## The problem
Recast every item below as a Markdown table with two columns, Row and Line, giving each nonblank line its own numbered row. Leave the pictures out.

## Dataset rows
· · · · · · ·
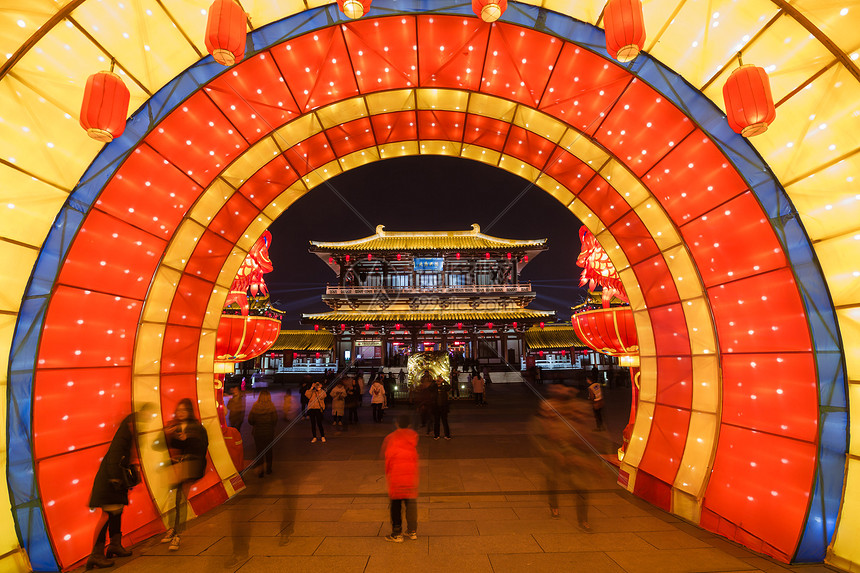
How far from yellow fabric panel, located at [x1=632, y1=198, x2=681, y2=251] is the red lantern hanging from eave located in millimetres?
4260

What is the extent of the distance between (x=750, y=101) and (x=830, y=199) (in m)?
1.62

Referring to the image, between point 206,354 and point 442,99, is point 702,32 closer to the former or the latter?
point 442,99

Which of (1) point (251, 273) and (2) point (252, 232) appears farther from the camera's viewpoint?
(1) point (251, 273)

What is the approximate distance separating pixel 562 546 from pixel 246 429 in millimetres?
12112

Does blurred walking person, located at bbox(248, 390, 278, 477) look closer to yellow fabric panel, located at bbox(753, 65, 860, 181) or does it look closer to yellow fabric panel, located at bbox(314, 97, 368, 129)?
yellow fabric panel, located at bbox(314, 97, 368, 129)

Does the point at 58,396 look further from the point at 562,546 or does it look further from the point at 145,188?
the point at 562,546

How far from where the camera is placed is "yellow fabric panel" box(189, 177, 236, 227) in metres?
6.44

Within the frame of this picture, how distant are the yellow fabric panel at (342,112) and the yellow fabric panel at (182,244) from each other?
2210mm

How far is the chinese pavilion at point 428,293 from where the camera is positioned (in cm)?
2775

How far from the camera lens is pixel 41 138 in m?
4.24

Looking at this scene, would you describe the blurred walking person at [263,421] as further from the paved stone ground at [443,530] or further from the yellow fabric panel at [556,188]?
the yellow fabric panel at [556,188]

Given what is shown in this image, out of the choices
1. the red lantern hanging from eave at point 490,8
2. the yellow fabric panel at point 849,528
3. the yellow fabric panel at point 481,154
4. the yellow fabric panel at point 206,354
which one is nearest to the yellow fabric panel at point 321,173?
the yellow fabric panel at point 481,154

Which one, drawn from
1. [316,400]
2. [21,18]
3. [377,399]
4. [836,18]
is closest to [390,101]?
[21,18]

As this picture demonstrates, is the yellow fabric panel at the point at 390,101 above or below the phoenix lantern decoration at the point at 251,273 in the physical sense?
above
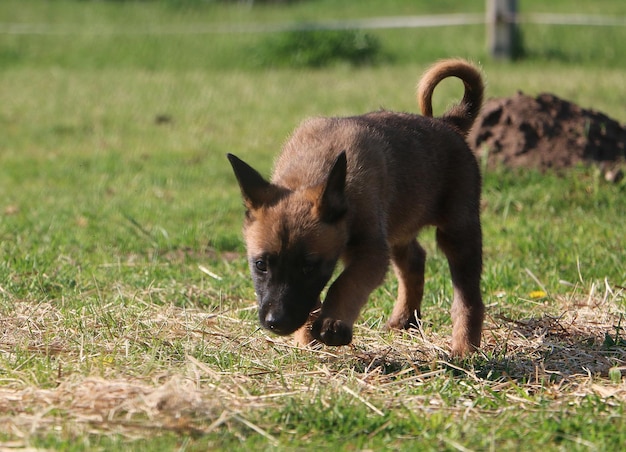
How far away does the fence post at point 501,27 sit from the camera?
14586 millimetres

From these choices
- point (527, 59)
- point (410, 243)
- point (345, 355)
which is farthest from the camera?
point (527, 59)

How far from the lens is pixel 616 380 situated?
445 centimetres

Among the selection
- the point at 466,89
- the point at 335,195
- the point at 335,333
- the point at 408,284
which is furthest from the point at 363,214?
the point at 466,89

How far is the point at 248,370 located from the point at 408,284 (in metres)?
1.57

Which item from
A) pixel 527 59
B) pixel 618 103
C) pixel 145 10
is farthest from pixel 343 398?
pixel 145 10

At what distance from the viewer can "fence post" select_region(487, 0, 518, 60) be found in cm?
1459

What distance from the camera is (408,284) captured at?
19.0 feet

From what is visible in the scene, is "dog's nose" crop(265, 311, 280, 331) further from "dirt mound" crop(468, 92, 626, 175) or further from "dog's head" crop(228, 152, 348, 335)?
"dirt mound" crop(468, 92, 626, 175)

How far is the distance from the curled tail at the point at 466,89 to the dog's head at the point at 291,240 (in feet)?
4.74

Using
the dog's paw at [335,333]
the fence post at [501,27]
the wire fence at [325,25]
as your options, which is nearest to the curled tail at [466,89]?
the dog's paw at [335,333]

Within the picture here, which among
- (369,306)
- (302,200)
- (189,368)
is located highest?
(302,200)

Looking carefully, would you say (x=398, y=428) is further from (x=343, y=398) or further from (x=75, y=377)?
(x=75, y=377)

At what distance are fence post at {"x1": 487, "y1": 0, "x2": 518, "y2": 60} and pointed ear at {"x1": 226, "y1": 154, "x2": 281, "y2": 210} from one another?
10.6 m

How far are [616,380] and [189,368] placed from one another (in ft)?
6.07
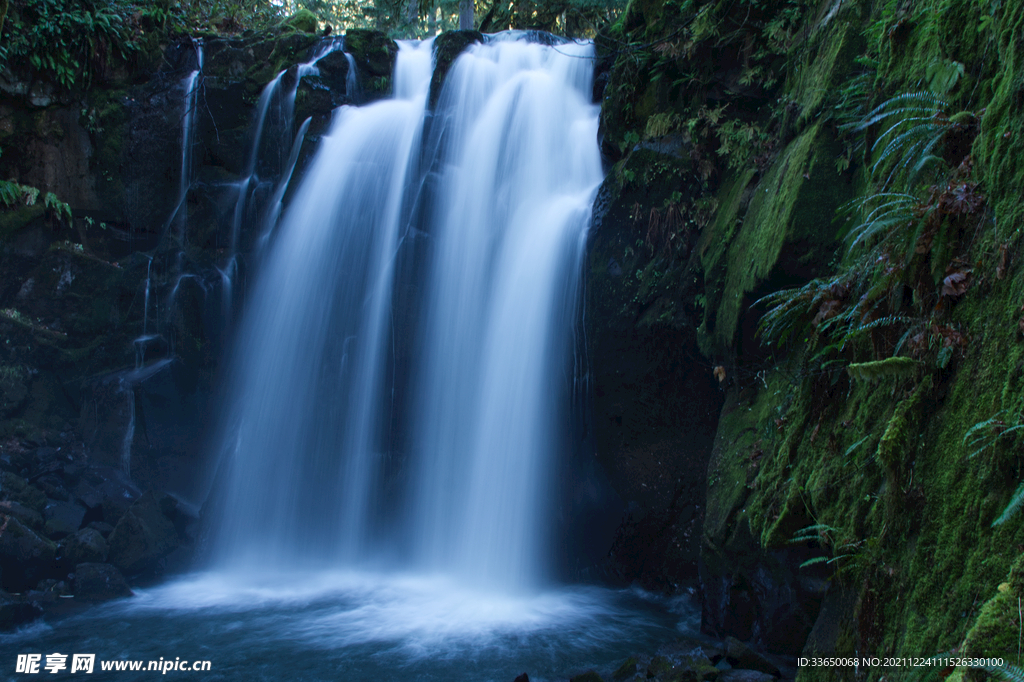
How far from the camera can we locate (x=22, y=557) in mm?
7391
· · · · · · ·
## Expected output
| Row | Line |
|---|---|
| 1 | How far from yellow fabric panel, located at [x1=632, y1=198, x2=681, y2=251] is the red lantern hanging from eave located in millimetres? |
| 2 | 4260 |
| 3 | What is the extent of the distance between (x=750, y=101) and (x=830, y=199) (in m)? |
| 4 | 1.62 |
| 5 | Referring to the image, between point 206,354 and point 442,99, is point 702,32 closer to the former or the latter? |
| 6 | point 442,99 |
| 7 | Which of (1) point (251, 273) and (2) point (252, 232) appears farther from the camera's viewpoint? |
| 8 | (1) point (251, 273) |
| 9 | What is the approximate distance separating pixel 562 546 from pixel 246 429 in millimetres? |
| 10 | 12112 |
| 11 | Does blurred walking person, located at bbox(248, 390, 278, 477) look closer to yellow fabric panel, located at bbox(753, 65, 860, 181) or does it look closer to yellow fabric panel, located at bbox(314, 97, 368, 129)? |
| 12 | yellow fabric panel, located at bbox(314, 97, 368, 129) |
| 13 | Does the point at 58,396 look further from the point at 562,546 or does it look further from the point at 145,188? |
| 14 | the point at 562,546 |
| 15 | How far from where the camera is placed is "yellow fabric panel" box(189, 177, 236, 227) in metres? |
| 16 | 6.44 |
| 17 | Within the frame of this picture, how distant are the yellow fabric panel at (342,112) and the yellow fabric panel at (182,244) from each other? |
| 18 | 2210mm |
| 19 | How far is the chinese pavilion at point 428,293 from where the camera is positioned (in cm)? |
| 20 | 2775 |
| 21 | How far from the camera lens is pixel 41 138 in m? |
| 22 | 4.24 |
| 23 | Looking at this scene, would you describe the blurred walking person at [263,421] as further from the paved stone ground at [443,530] or further from the yellow fabric panel at [556,188]? |
| 24 | the yellow fabric panel at [556,188] |
| 25 | Given what is shown in this image, out of the choices |
| 26 | 1. the red lantern hanging from eave at point 490,8 |
| 27 | 2. the yellow fabric panel at point 849,528 |
| 28 | 3. the yellow fabric panel at point 481,154 |
| 29 | 4. the yellow fabric panel at point 206,354 |
| 30 | which one is nearest to the yellow fabric panel at point 321,173? |
| 31 | the yellow fabric panel at point 481,154 |
| 32 | Which one, drawn from |
| 33 | 1. [316,400] |
| 34 | 2. [21,18] |
| 35 | 3. [377,399] |
| 36 | 4. [836,18] |
| 37 | is closest to [390,101]? |
| 38 | [21,18] |
| 39 | As this picture demonstrates, is the yellow fabric panel at the point at 390,101 above or below the phoenix lantern decoration at the point at 251,273 in the physical sense? |
| 40 | above |
| 41 | How far away does the fence post at point 501,27 sit from the camera? |
| 42 | 14586 millimetres |
| 43 | From these choices |
| 44 | - point (527, 59) |
| 45 | - point (410, 243) |
| 46 | - point (345, 355) |
| 47 | which is farthest from the camera? |
| 48 | point (527, 59) |
| 49 | How far from the lens is pixel 616 380 situated? |
| 50 | 445 centimetres |
| 51 | Among the selection |
| 52 | - the point at 466,89 |
| 53 | - the point at 335,195 |
| 54 | - the point at 335,333 |
| 55 | - the point at 408,284 |
| 56 | which is furthest from the point at 363,214? |
| 57 | the point at 466,89 |
| 58 | How far is the point at 248,370 located from the point at 408,284 (in metres)? |
| 59 | 1.57 |
| 60 | Which item from |
| 61 | A) pixel 527 59 |
| 62 | B) pixel 618 103 |
| 63 | C) pixel 145 10 |
| 64 | is farthest from pixel 343 398? |
| 65 | pixel 145 10 |
| 66 | At what distance from the viewer can "fence post" select_region(487, 0, 518, 60) be found in cm? |
| 67 | 1459 |
| 68 | What distance from the camera is (408,284) captured at? |
| 69 | 19.0 feet |
| 70 | From what is visible in the scene, is "dog's nose" crop(265, 311, 280, 331) further from "dirt mound" crop(468, 92, 626, 175) or further from "dog's head" crop(228, 152, 348, 335)? |
| 71 | "dirt mound" crop(468, 92, 626, 175) |
| 72 | How far is the distance from the curled tail at the point at 466,89 to the dog's head at the point at 291,240 (in feet)? |
| 73 | 4.74 |
| 74 | Using |
| 75 | the dog's paw at [335,333] |
| 76 | the fence post at [501,27] |
| 77 | the wire fence at [325,25] |
| 78 | as your options, which is nearest to the curled tail at [466,89]? |
| 79 | the dog's paw at [335,333] |
| 80 | Within the picture here, which among |
| 81 | - (369,306) |
| 82 | - (302,200) |
| 83 | - (189,368) |
| 84 | is located highest? |
| 85 | (302,200) |
| 86 | Looking carefully, would you say (x=398, y=428) is further from (x=343, y=398) or further from (x=75, y=377)? |
| 87 | (x=75, y=377) |
| 88 | At what distance are fence post at {"x1": 487, "y1": 0, "x2": 518, "y2": 60} and pointed ear at {"x1": 226, "y1": 154, "x2": 281, "y2": 210} from one another? |
| 89 | 10.6 m |
| 90 | How far are [616,380] and [189,368] placed from one another (in ft)? |
| 91 | 6.07 |
| 92 | How far from the camera can we locate (x=22, y=557) in mm? |
| 93 | 7391 |